SALT LAKE CITY — Waiting rooms are filled with people with questions.
But for the intensive care unit at Intermountain Medical Center, that seems to be a fading practice.
"It's been tradition to ask family members to leave during a procedure," said Dr. Sarah Beesley, a clinical researcher at Intermountain's Center for Humanizing Critical Care. She said that in recent years, and for many physicians, that culture has changed.
The idea, however, is still met with some concern from physicians and their staff, and notably so, Beesley said. But she wants them to feel at ease, because having family present can benefit almost everyone.
The Center for Humanizing Care surveyed 125 clinical care clinicians across 14 Intermountain Healthcare hospitals in Utah over a two-week period as part of a quality improvement project designed to understand and improve patient and family experience in the ICU.

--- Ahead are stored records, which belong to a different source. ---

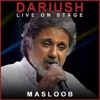 Masloob (Live) - Single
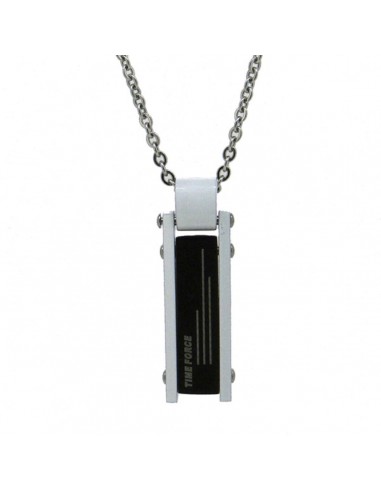 Men's Pendant Time Force TS5090CS (56...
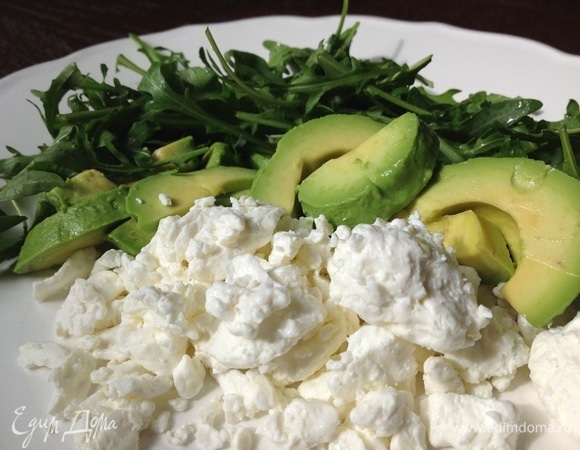 Приятного аппетита!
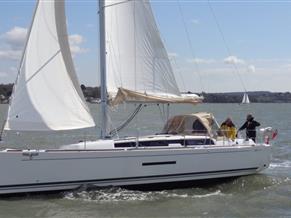 DuFour 380 Grand Large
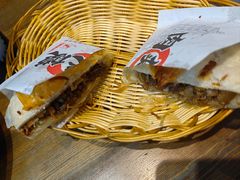 -西安味道(幸福路店)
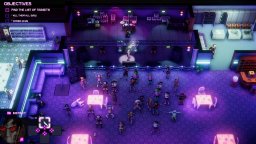 Party Hard 2 (XBO)   © TinyBuild 2020    2/3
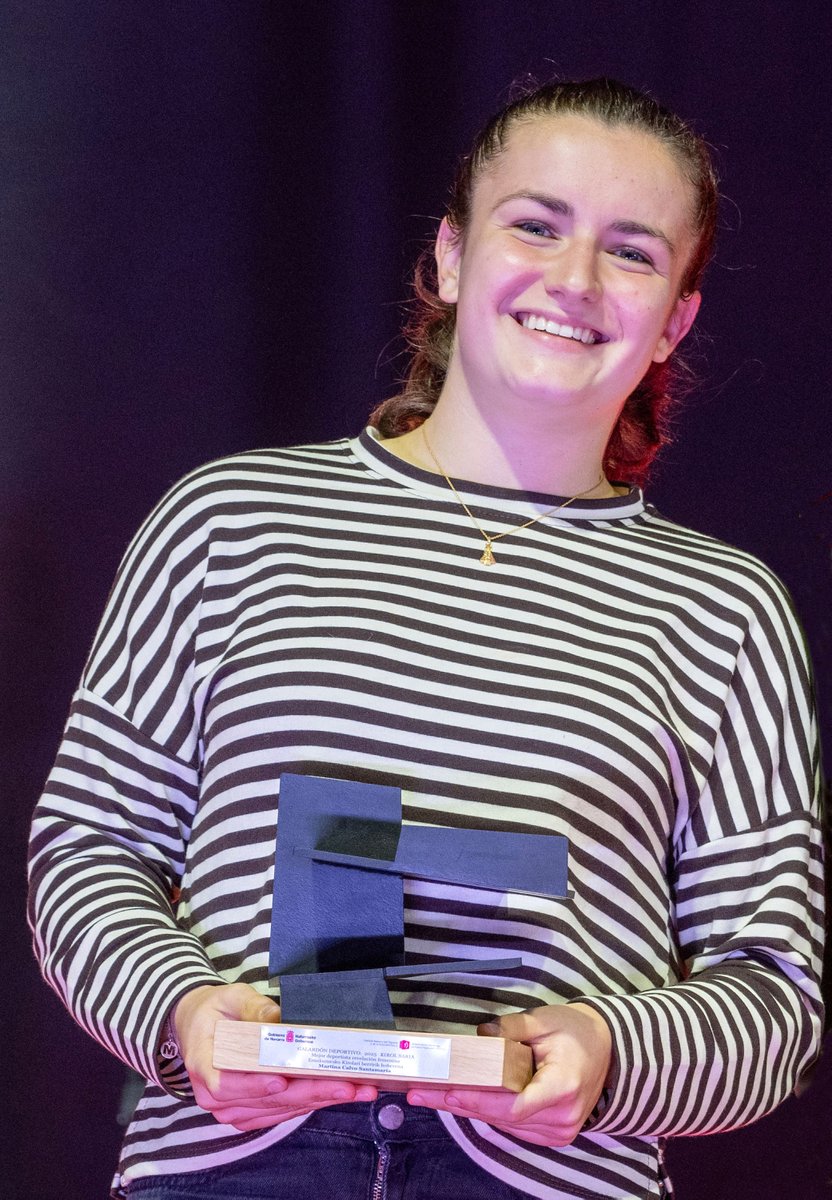 Deporte - Kirola tweet media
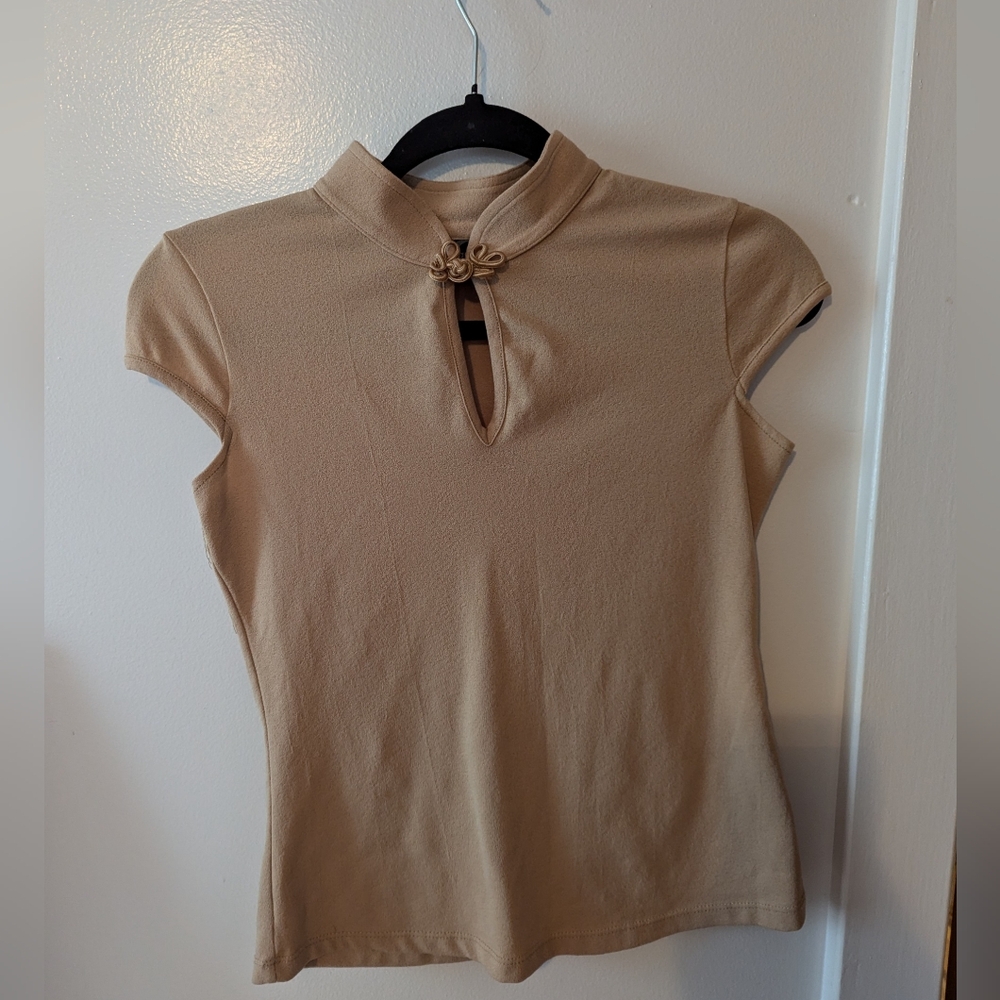 Vintage Dynamite top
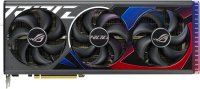 

Видеокарта, RTX 4090 24GB GDDR6X (ROG-STRIX-RTX4090-24G-GAMING)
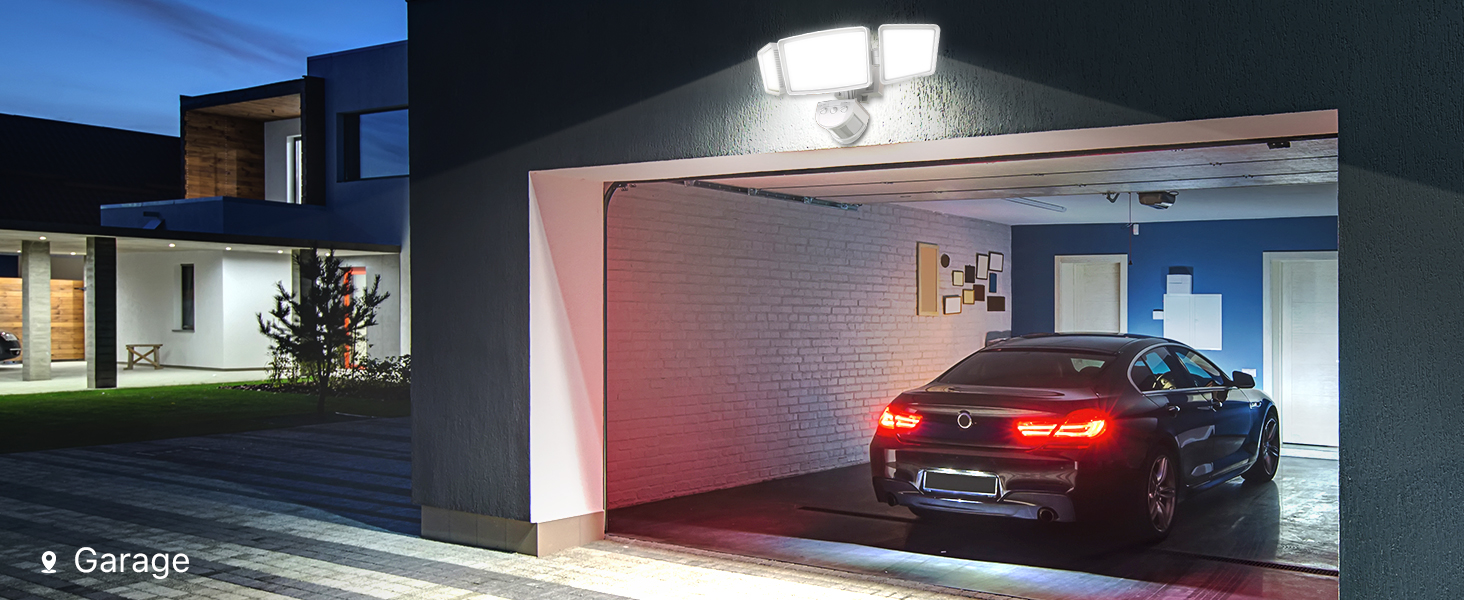 solar lights outdoor waterproof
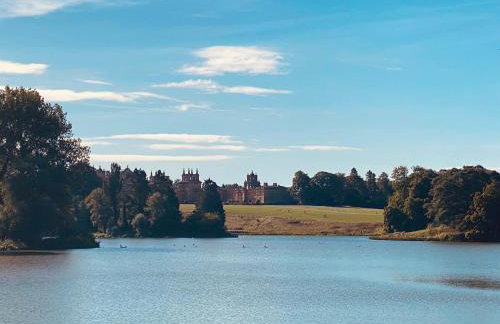 Peaceful Central Woodstock Retreat - Detached Annex with Parking - Foto 7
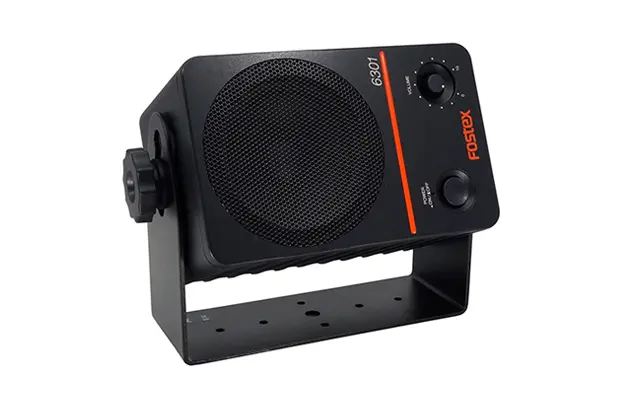6301NB | Fostex(フォステクス)Fostex(フォステクス)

Nearly 40 percent of clinicians are already allowing families to be present, and 90 percent of them say family presence during a procedure is a generally positive experience.
Instead of restricting visiting hours at the ICU, Intermountain allows visitors at any time at its Shock Trauma Intensive Care Unit, and family members don't necessarily have to leave when doctors are performing invasive or potentially traumatic procedures like an intubation, placing a central intravenous line, inserting a chest tube or resuscitating a patient.
"There's a lot of things happening in the ICU," Beesley said. "Sometimes it's the last moments of a patient's life and we're working hard to save their life. For the family to have the option, if they want, to be present, is invaluable, and we should not be taking that away from them."
Many times, though, the patient is not dying and family is at their bedside to provide support and encouragement. Interrupting that and creating inconvenience and anxiety for the family member, Beesley said, is unnecessary.
Of course, intensive care physicians and staff don't want visitors to be getting in the way of their lifesaving work.
Researchers found that 35 percent of clinicians surveyed did not like family present, because of concerns about sterility, distraction, trainee education or legal permissibility. The Center for Humanizing Critical Care plans to address these concerns in its next project.
Having family in the room, Beesley said, allows the family to better understand what is happening with the patient. Staff should only need to instruct them that "anything blue is sterile," Beesley said.
"Families want the best things for their family member who is a patient and they don't want to get in the way," she said, adding that only rarely is someone asked to leave for interference.
Having someone there to hold the hand of a patient during a procedure can also be beneficial to the doctors, as it can be comforting to the patient, helping avoid restraints and/or medications to calm them.
"There's huge benefits to having the family there," Beesley said.
In addition to allowing family to calm their loved one, she said, having them there improves the communication between doctors and the patient and the family about their condition.
Research has shown that having family in the ICU with a patient can help them all deal with the depression and anxiety that often follows a stay in the ICU, called post-intensive care syndrome, even reducing the impact of it long-term.2 comments on this story
It also allows family to spend more time together.
"Time in there is valuable," Beesley said.
She presented the findings from the study at the American Thoracic Society annual international conference in Dallas on Monday.
"I really value what my colleagues are doing in the ICU and don't want to be critical of that," Beesley said. "Medicine changes and we all want to get better. This is just one piece that I hope will help the patients and their families in the ICU and their recovery after."